Thursday, June 24, 2010

Charlotte Simmons Redux

Joseph Bottum writes a winsome essay at First Things about a young woman of his acquaintance, a rural girl raised around horses in the American west, who went away to college and lost her innocence. It's a sad story. Here's part of what Bottum has to say:

Even out at a minor western state university, there's no supervision, no moral code, no help. Just the one-hour freshman orientation session that hands out condoms and vaginal dams, with a warning about AIDS. The cowgirl from the ranch-her parents wouldn't have sent her to UC Berkeley or NYU, mostly because old reputations die hard. But they didn't realize they were doing the rough equivalent.
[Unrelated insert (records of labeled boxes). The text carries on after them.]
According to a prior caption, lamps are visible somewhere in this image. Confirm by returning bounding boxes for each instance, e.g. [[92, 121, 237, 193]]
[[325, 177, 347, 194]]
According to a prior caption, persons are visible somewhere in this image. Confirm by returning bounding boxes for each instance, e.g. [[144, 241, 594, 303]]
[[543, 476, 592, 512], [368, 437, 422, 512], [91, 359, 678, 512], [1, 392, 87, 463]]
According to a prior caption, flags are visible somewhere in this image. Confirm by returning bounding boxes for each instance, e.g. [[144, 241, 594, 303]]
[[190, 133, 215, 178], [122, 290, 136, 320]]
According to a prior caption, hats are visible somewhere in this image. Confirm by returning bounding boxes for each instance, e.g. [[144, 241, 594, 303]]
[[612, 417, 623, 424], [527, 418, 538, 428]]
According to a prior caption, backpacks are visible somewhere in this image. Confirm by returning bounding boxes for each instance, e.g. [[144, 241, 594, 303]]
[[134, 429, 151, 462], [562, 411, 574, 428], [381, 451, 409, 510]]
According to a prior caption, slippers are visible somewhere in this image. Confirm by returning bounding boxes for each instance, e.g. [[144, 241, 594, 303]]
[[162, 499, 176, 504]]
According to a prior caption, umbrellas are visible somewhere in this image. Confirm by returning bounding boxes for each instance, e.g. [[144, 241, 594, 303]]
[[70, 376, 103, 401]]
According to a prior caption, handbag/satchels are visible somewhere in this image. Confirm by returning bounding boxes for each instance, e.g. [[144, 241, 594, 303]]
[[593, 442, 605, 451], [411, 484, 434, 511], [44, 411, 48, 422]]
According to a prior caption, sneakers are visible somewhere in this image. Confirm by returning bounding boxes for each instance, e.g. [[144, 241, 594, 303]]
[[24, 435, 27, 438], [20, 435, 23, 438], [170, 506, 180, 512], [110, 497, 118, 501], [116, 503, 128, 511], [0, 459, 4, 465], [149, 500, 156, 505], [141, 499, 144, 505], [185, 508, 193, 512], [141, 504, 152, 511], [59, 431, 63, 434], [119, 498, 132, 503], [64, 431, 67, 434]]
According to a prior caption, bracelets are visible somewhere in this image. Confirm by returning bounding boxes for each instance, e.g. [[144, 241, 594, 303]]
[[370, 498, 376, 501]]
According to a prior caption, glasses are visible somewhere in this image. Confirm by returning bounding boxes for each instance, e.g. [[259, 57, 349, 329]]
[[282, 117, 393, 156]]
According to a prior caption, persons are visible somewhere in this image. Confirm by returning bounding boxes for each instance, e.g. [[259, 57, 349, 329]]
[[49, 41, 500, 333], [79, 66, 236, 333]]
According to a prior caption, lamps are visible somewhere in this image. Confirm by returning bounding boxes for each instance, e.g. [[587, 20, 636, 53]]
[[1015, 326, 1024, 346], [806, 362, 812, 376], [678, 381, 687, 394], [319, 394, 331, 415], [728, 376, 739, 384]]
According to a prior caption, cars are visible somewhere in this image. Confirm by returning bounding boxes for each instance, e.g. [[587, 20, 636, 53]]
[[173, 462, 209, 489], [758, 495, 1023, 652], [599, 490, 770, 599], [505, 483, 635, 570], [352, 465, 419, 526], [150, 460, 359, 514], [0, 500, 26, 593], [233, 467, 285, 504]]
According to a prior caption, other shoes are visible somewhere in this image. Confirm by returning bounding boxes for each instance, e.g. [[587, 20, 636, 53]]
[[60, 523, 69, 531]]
The cost of a small state school's embarrassment, of its hunger to be just like everywhere else, is paid by abortions and the knocked-up, messed-up young women who were thrown to the wolfish boys, unconstrained by either manners or morals.

The bacchanalia of the contemporary American college experience can be resisted, by young people who are strong enough and determined enough to oppose a personal code to the riot all around them. But lots of the young are not that tough. They're weak and silly and susceptible-they're young and uneducated, in other words-and they just want to do what everyone else is doing. In its way, that makes them just like the administrators of those colleges: weak and silly and susceptible.

Sending a child, especially a daughter, to an American college has become a source of deep anxiety for many parents. Colleges have completely abandoned any pretense of supervision of the children we entrust to them. It's frightening for parents to think that Bottum's description of college administrators is pretty much true.

The experience of the young woman in his essay reminds me in so many ways of Tom Wolfe's story of the young woman in I Am Charlotte Simmons, a novel I recommend to any parent who'd like to see what his or her daughter is in for when she heads off to college.